What the exercise asks =
With the pictures left out, please write out exactly each line from the one containing "Austrocephalocereus dybouskii, cactus, espinas" through the end of the material.

Start of Material for the task

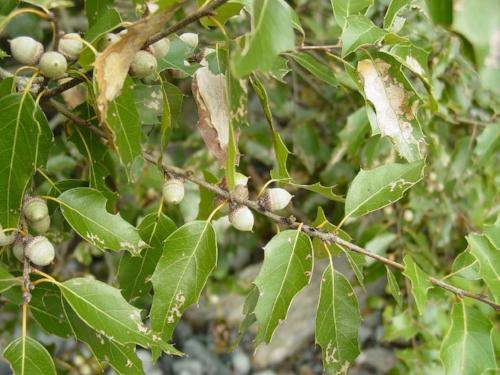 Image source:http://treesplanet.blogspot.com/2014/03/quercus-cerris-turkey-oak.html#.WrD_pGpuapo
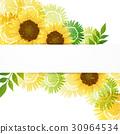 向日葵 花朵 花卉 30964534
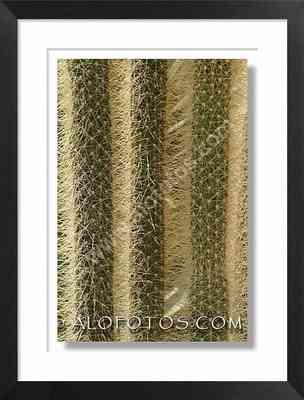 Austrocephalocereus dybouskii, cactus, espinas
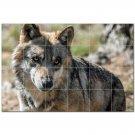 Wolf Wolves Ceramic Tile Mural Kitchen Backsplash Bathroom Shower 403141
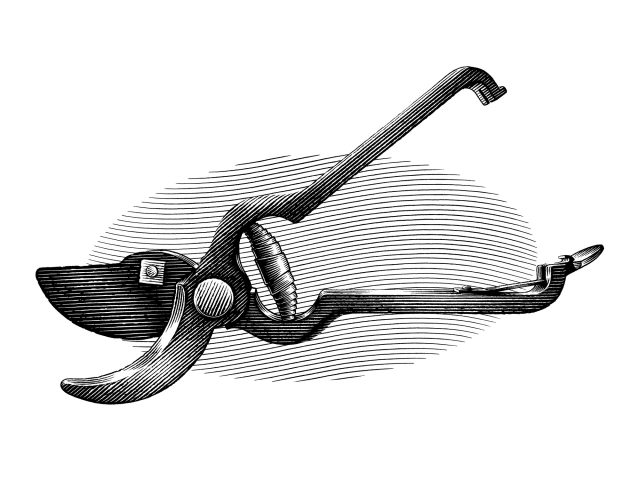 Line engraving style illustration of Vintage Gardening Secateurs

End of Material for the task

Exercise output =
 Austrocephalocereus dybouskii, cactus, espinas
 Wolf Wolves Ceramic Tile Mural Kitchen Backsplash Bathroom Shower 403141
 Line engraving style illustration of Vintage Gardening Secateurs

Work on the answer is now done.